WanderFull’s HydroBag
Your mom’s purse just got a serious upgrade.
I mean, sure. Being able to drag around lipstick, fruit snacks, and car keys all day is cool, but WanderFull’s HyrdoBag adds proper hydration to the equation by allowing mom to invite a big-ass water bottle to the purse party too.
And with a bevy of options—from sports embroidery to even vegan leather—mom can stay stylish as hell and hydrated.
Jill Martin’s the Best Lounger in the World
For those of you who have no idea what a lounger is, allow me to explain: It’s what your mom needs for Mother’s Day.
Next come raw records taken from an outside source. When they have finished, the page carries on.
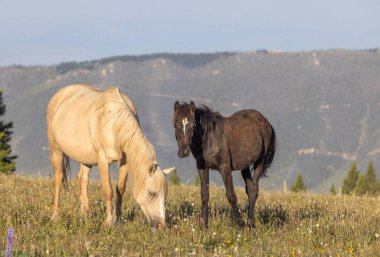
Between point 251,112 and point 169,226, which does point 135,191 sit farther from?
point 251,112

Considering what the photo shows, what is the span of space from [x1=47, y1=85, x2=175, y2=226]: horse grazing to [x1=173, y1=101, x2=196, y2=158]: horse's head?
0.87m

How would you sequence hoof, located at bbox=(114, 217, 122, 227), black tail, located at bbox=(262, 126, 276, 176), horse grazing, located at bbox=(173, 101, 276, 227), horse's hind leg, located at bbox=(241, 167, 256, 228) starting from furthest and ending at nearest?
black tail, located at bbox=(262, 126, 276, 176) → horse's hind leg, located at bbox=(241, 167, 256, 228) → horse grazing, located at bbox=(173, 101, 276, 227) → hoof, located at bbox=(114, 217, 122, 227)

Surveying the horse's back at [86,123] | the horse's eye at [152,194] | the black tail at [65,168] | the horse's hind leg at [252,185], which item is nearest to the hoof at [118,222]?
the horse's eye at [152,194]

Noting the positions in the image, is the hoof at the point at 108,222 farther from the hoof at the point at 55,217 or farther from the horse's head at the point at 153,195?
the hoof at the point at 55,217

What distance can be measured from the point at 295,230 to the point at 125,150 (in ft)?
10.1

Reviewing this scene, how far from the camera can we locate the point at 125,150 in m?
10.1

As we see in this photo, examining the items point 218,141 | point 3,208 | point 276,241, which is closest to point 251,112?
point 218,141

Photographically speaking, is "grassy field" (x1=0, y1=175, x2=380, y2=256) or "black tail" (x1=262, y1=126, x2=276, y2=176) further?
"black tail" (x1=262, y1=126, x2=276, y2=176)

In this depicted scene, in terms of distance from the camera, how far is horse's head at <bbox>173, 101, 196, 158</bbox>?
900 centimetres

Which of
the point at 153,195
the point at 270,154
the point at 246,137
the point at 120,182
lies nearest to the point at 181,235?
the point at 153,195

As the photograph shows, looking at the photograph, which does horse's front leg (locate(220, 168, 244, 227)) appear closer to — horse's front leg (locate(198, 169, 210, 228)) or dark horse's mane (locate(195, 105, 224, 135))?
horse's front leg (locate(198, 169, 210, 228))

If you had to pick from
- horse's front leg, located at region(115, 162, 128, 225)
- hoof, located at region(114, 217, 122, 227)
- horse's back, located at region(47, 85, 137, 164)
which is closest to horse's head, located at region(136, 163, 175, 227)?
hoof, located at region(114, 217, 122, 227)

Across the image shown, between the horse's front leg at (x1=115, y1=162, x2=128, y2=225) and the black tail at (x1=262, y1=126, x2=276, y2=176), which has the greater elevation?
the black tail at (x1=262, y1=126, x2=276, y2=176)

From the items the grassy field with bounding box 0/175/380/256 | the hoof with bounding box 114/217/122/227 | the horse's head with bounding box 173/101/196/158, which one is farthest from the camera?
the hoof with bounding box 114/217/122/227
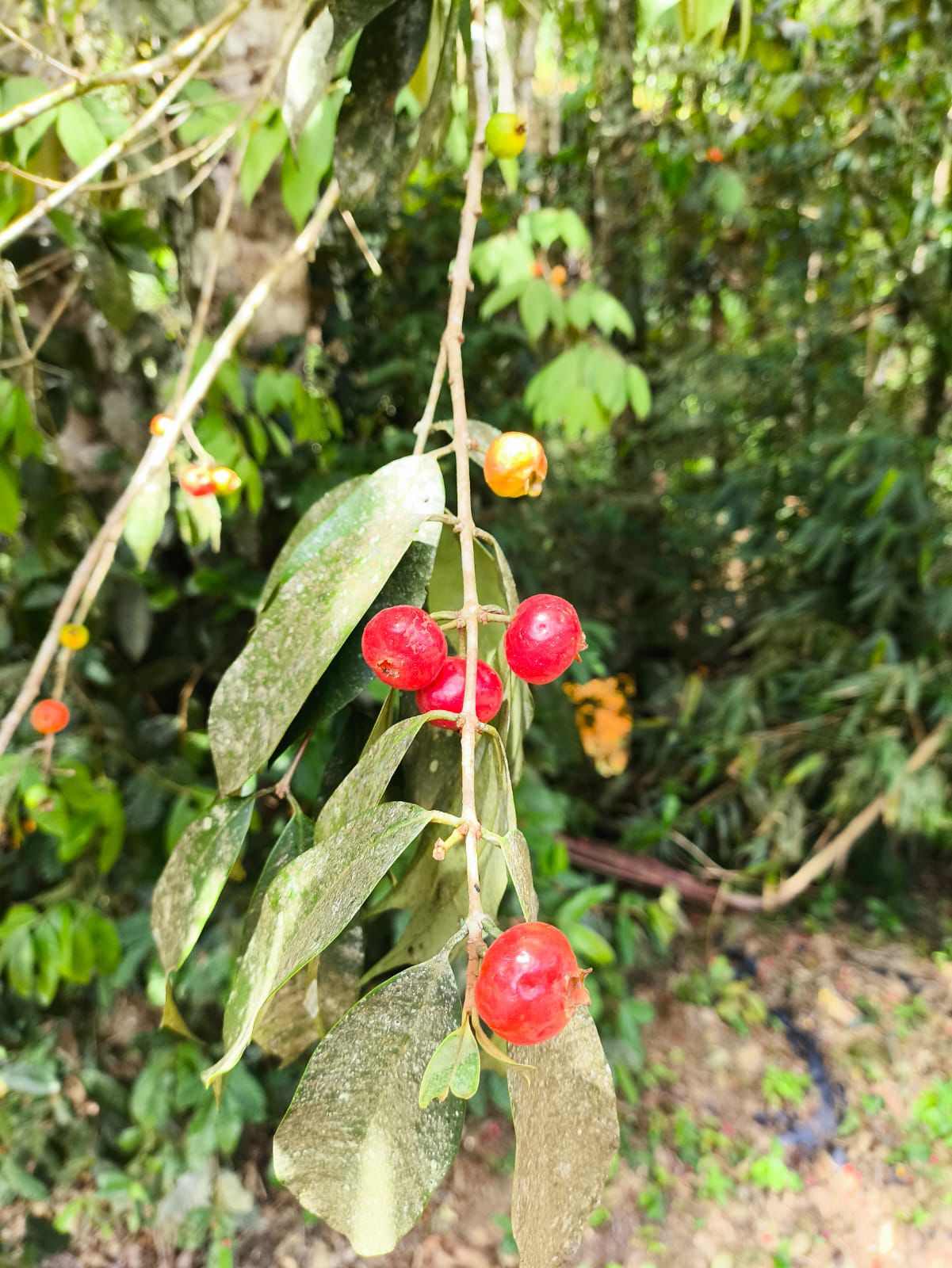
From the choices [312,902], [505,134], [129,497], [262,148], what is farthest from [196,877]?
[262,148]

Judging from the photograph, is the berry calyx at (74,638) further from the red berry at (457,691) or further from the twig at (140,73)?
the red berry at (457,691)

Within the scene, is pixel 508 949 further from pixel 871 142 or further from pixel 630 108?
pixel 630 108

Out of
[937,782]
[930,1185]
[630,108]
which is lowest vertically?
[930,1185]

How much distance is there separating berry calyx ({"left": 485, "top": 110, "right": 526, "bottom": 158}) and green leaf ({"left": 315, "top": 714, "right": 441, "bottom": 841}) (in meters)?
0.65

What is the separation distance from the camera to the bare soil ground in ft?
5.55

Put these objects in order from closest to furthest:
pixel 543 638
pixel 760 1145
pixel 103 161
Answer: pixel 543 638
pixel 103 161
pixel 760 1145

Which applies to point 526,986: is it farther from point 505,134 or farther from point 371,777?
point 505,134

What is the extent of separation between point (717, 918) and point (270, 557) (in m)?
1.98

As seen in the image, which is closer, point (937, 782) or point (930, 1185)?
point (930, 1185)

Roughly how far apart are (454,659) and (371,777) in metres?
0.10

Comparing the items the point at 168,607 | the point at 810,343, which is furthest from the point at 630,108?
the point at 168,607

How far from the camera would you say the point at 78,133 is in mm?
846

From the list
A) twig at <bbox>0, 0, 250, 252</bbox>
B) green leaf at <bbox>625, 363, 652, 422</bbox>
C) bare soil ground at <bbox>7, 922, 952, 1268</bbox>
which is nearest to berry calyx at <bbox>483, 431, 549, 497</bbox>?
twig at <bbox>0, 0, 250, 252</bbox>

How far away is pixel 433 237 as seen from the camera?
6.00 feet
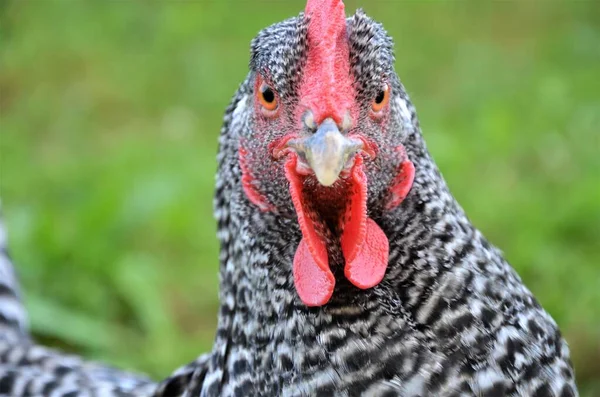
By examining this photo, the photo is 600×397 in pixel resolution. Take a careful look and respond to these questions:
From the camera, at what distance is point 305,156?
161cm

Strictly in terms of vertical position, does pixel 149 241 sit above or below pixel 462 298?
above

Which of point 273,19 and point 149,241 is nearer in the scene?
point 149,241

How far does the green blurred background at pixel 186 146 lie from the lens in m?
3.64

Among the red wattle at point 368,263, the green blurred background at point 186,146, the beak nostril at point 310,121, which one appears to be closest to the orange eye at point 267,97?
the beak nostril at point 310,121

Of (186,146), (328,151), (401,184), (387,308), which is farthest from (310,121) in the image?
(186,146)

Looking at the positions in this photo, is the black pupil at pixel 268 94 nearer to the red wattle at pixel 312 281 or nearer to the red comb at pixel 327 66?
the red comb at pixel 327 66

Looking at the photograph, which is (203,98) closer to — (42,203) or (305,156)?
(42,203)

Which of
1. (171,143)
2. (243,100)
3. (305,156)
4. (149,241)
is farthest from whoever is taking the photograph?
(171,143)

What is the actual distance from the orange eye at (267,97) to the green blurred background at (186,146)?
1975mm

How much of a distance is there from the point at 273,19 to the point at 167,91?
38.4 inches

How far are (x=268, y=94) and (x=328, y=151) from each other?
27 centimetres

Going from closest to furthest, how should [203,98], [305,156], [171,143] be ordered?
[305,156], [171,143], [203,98]

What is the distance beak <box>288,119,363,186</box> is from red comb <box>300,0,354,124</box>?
0.11 feet

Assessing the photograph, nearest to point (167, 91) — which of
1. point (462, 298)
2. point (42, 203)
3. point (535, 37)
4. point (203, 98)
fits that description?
point (203, 98)
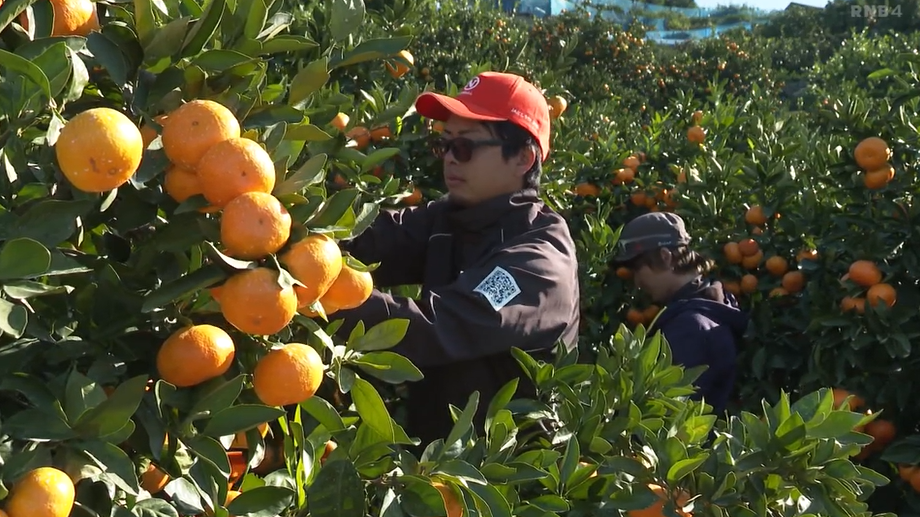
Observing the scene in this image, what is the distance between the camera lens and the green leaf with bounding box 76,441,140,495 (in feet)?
2.84

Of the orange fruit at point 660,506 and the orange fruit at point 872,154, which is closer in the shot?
the orange fruit at point 660,506

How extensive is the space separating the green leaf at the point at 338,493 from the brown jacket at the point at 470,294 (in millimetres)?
457

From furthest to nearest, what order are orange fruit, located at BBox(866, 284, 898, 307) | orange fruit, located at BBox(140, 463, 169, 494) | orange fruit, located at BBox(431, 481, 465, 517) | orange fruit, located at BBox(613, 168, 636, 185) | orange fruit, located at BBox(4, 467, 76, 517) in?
orange fruit, located at BBox(613, 168, 636, 185)
orange fruit, located at BBox(866, 284, 898, 307)
orange fruit, located at BBox(431, 481, 465, 517)
orange fruit, located at BBox(140, 463, 169, 494)
orange fruit, located at BBox(4, 467, 76, 517)

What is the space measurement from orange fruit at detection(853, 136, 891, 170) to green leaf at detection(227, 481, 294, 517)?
8.29 feet

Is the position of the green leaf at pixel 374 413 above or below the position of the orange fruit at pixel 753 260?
above

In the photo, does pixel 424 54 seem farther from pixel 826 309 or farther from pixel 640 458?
pixel 640 458

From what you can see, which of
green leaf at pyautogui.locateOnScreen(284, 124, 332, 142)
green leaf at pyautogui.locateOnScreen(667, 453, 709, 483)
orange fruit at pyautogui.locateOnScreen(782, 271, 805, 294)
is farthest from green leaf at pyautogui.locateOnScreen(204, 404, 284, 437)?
orange fruit at pyautogui.locateOnScreen(782, 271, 805, 294)

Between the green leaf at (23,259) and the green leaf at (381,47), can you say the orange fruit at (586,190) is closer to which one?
the green leaf at (381,47)

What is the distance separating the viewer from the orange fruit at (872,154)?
2.98 meters

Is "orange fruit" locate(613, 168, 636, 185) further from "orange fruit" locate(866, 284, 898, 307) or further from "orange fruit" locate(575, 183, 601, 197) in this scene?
"orange fruit" locate(866, 284, 898, 307)

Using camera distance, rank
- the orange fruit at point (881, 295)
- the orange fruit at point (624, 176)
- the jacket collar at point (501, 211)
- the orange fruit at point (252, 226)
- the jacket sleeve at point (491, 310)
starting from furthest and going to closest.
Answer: the orange fruit at point (624, 176), the orange fruit at point (881, 295), the jacket collar at point (501, 211), the jacket sleeve at point (491, 310), the orange fruit at point (252, 226)

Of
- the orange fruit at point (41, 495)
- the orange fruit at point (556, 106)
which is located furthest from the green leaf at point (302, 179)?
the orange fruit at point (556, 106)

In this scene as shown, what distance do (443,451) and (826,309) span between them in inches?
89.4

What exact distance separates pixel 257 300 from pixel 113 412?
16 cm
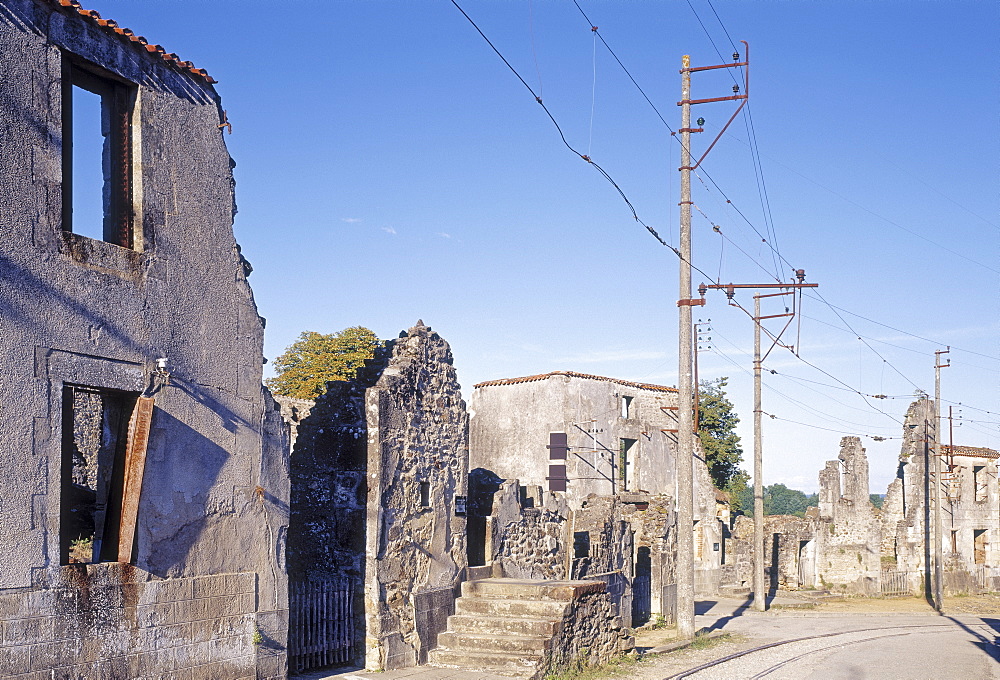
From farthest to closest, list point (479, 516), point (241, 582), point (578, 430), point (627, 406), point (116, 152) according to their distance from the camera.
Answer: point (627, 406) < point (578, 430) < point (479, 516) < point (241, 582) < point (116, 152)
Okay, but really: It’s an extraordinarily cozy hoodie made out of ancestral hugs, blanket fabrics, and clouds that were too damn heavy to remain in heaven.
But what makes Jill Martin’s the Best Lounger in the World unique isn’t just its lengthy, multi-syllabic name, but its ridiculous surplus of options. Offering a wide range of sizes and colors, Mom can personalize her lounger with logos from her favorite team, rep her sorority, or wear her name or initials.
The options are seemingly limitless, and thankfully, she won’t have to sacrifice comfort for style.